• GIVEN EXERCISE 1: In two sentences, summarize the DRV8837 forum thread.
• GIVEN EXERCISE 2: In the DRV8837 forum thread, what happens to the winding outputs in brake mode?
• GIVEN EXERCISE 3: Pick up the DRV8837 forum thread after its final sentence and continue it.

**** SOURCE EXTRACT

Intellectual 290 points

Replies: 3

Views: 254

Part Number: DRV8837

dear ti expert,

    i am using drv8837 to drive DC motor, i see that if both inputs to DRV8837 is high, it is brake . i wonder what is the purpose of brake ,just using to control the duty cycle of the driver's output(generally,from the word ,'brake', i think it is a process of stop something)? and in order to stop the motor ,only can use drv8837 in coast mode? 

by the way ,can i control drv8837 using an  external MCU's complementary pwm function?  thanks

  • Hi Jack,

    Brake mode occurs when the winding outputs are shorted. When the winding outputs are shorted, the current goes into slow decay (you can learn more about current regulation and decay modes here). In slow decay, the winding current does not change very much but it converts its mechanical energy to heat because of the winding short. This is why we call it "Brake".

********
**** DATA SHOWN

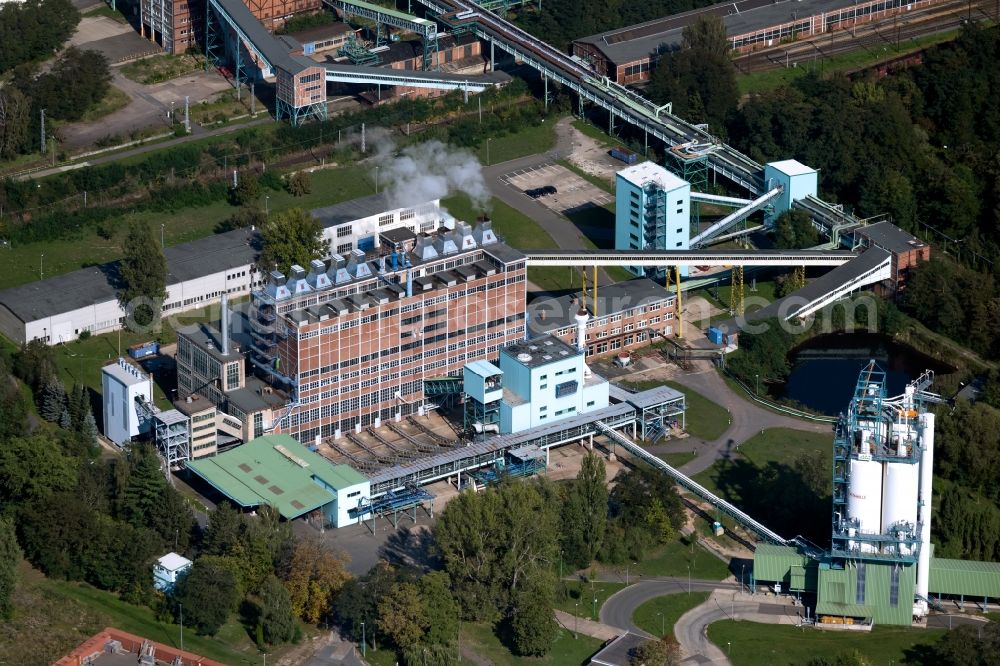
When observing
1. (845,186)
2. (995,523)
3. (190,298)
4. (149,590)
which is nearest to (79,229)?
(190,298)

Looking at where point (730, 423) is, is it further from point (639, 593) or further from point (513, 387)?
point (639, 593)

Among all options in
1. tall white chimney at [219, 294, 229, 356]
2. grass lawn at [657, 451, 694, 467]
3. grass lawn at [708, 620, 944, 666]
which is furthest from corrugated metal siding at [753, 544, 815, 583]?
tall white chimney at [219, 294, 229, 356]

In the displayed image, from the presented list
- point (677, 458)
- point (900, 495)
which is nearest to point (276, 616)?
point (677, 458)

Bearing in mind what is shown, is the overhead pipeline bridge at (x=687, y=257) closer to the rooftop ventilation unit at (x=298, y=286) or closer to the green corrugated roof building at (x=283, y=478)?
the rooftop ventilation unit at (x=298, y=286)

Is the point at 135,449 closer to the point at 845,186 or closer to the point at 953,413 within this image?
the point at 953,413

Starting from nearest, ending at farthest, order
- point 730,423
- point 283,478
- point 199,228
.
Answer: point 283,478, point 730,423, point 199,228

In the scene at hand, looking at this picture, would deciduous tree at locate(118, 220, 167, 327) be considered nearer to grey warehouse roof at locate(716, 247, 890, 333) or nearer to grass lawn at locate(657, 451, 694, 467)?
grass lawn at locate(657, 451, 694, 467)

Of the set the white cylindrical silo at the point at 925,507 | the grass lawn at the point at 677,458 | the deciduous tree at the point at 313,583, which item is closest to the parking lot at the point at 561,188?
the grass lawn at the point at 677,458
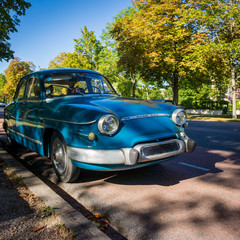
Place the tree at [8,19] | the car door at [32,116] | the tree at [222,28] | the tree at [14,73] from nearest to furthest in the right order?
the car door at [32,116] < the tree at [8,19] < the tree at [222,28] < the tree at [14,73]

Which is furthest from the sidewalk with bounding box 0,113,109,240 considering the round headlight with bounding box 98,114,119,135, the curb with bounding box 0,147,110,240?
the round headlight with bounding box 98,114,119,135

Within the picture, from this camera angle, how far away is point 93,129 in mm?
3012

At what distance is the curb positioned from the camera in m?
2.17

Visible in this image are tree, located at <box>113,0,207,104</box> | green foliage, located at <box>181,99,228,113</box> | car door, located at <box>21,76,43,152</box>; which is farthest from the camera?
green foliage, located at <box>181,99,228,113</box>

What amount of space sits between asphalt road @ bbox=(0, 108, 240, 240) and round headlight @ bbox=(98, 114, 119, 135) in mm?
904

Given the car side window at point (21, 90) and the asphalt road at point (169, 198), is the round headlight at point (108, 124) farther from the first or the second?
the car side window at point (21, 90)

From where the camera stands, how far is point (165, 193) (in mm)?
3230

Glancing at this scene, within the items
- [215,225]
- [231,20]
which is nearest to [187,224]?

********

• TASK OUTPUT 1: A user driving a DC motor with the DRV8837 notes that setting both inputs high gives brake mode, then asks what braking is for, whether coast mode is the only way to stop the motor, and whether an external MCU's complementary PWM can control the driver. The reply explains that brake mode shorts the winding outputs, which puts the current into slow decay, where the winding current changes little but the motor's mechanical energy is converted to heat.

• TASK OUTPUT 2: The winding outputs are shorted.

• TASK OUTPUT 3:
    In coast mode, the output terminals are set to High-Z state (open) as shown in Table 1 of the datasheet. The current in this case will go into fast decay mode. In fast decay mode, the current is not maintained in the coils and instead flows back to the input source (input bulk capacitor). Effectively, the motor will continue to keep spinning and that is why it is called "Coast". If input cycles are continued to be sent to device, the motor will be accelerated during the ON time and will "Coast" during the OFF time and this will continue to happen until there is a balance between the energy added during the ON time and the energy dissipated during the OFF time. If input cycles are stopped being sent to device, them the motor should "Coast" to a stop but the time it takes to stop will depend heavily on friction. 

    [Q]: by the way ,can i control drv8837 using an  external MCU's complementary pwm function? 

    [A]: Yes, you can do that. Just make sure to follow the timing requirements on section 6.6 of the datasheet

    I hope that answers your question.

    Regards,
    Pablo Armet
    Motor Applications Team

  • In reply to Pablo Armet:

     ear Pablo,

        thanks for your reply. from drv8837 datasheet, in brake mode , both input1 and input2 should be high. but in complementary pwm mode ,i think that if input 1 is high, then input 2 should be low, vice versa.  if it is this case ,i don't think if is possible for complementary pwm to brake. i am confused ,will you kindly detial it? thanks.

    i got drv8837EVM from Ti, and measure its output as above , i found that it exists brake mode during motor spin because there is period in which both input is high ,according to datasheet ,it is brake ,also as you mentioned ,in brake mode ,mechanical energy converted to heat . so i wonder why not replace brake mode with coast mode ?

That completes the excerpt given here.